» **Exercise aim**
Copy out all of the records below word for word, leaving the pictures out of your answer.

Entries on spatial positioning
----------------------------------------

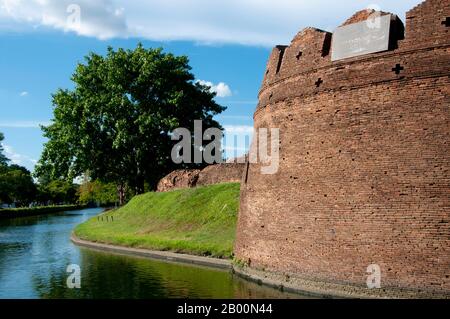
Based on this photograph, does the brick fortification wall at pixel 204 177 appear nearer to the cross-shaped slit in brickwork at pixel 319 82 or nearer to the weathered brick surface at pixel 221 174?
the weathered brick surface at pixel 221 174

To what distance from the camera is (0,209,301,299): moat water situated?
46.3 ft

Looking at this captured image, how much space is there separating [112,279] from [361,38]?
34.2 ft

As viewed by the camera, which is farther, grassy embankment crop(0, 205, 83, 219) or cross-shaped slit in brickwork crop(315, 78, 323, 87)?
grassy embankment crop(0, 205, 83, 219)

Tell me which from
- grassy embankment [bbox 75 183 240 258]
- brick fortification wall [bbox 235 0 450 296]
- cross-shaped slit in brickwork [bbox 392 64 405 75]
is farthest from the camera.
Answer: grassy embankment [bbox 75 183 240 258]

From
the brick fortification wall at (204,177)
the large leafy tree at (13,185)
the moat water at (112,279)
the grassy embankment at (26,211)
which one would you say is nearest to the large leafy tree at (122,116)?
the brick fortification wall at (204,177)

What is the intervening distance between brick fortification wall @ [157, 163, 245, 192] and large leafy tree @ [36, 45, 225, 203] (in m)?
4.28

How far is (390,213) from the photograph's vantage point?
11.6 meters

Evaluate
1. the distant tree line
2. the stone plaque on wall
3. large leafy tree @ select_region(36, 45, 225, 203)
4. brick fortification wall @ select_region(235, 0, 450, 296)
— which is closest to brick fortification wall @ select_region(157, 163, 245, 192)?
large leafy tree @ select_region(36, 45, 225, 203)

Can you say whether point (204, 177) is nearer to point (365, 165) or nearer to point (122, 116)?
point (122, 116)

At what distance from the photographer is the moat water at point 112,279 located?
1410 centimetres

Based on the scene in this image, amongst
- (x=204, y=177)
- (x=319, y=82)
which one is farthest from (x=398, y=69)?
(x=204, y=177)

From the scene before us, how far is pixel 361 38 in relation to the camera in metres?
12.6

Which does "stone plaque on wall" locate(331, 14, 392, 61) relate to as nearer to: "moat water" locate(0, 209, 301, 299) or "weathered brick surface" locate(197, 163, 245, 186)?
"moat water" locate(0, 209, 301, 299)
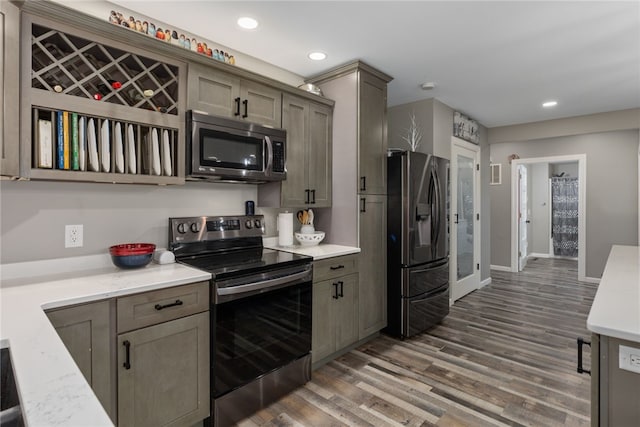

----------------------------------------

» **Result below**
Based on this photograph, does the brick fortification wall at pixel 204 177 appear nearer to the cross-shaped slit in brickwork at pixel 319 82 or nearer to the weathered brick surface at pixel 221 174?
the weathered brick surface at pixel 221 174

To what distance from the camera is (0,209,301,299): moat water situated?
46.3 ft

Looking at this captured image, how much space is there separating [112,279] from [361,38]?
34.2 ft

As viewed by the camera, which is farther, grassy embankment crop(0, 205, 83, 219) or cross-shaped slit in brickwork crop(315, 78, 323, 87)?
grassy embankment crop(0, 205, 83, 219)

Tell me which from
- grassy embankment [bbox 75 183 240 258]
- brick fortification wall [bbox 235 0 450 296]
- cross-shaped slit in brickwork [bbox 392 64 405 75]
is farthest from the camera.
Answer: grassy embankment [bbox 75 183 240 258]

From
the brick fortification wall at (204,177)
the large leafy tree at (13,185)
the moat water at (112,279)
the grassy embankment at (26,211)
which one would you say is nearest to the large leafy tree at (122,116)?
the brick fortification wall at (204,177)

What is the intervening distance between brick fortification wall @ [157, 163, 245, 192] and large leafy tree @ [36, 45, 225, 203] (in m)?
4.28

How far is (390,213) from the photograph's vantage point?
11.6 meters

Evaluate
1. the distant tree line
2. the stone plaque on wall
3. large leafy tree @ select_region(36, 45, 225, 203)
4. brick fortification wall @ select_region(235, 0, 450, 296)
— which is closest to brick fortification wall @ select_region(157, 163, 245, 192)?
large leafy tree @ select_region(36, 45, 225, 203)

Can you say whether point (204, 177) is nearer to point (365, 165) or nearer to point (122, 116)?
point (122, 116)

At what distance from the photographer is the moat water at point 112,279 located?
1410 centimetres

Based on the scene in this image, amongst
- (x=204, y=177)
- (x=319, y=82)
which one is farthest from (x=398, y=69)?
(x=204, y=177)

From the scene before us, how far is pixel 361 38 in relation to the camera in metres?
12.6

Which does "stone plaque on wall" locate(331, 14, 392, 61) relate to as nearer to: "moat water" locate(0, 209, 301, 299) or "weathered brick surface" locate(197, 163, 245, 186)?
"moat water" locate(0, 209, 301, 299)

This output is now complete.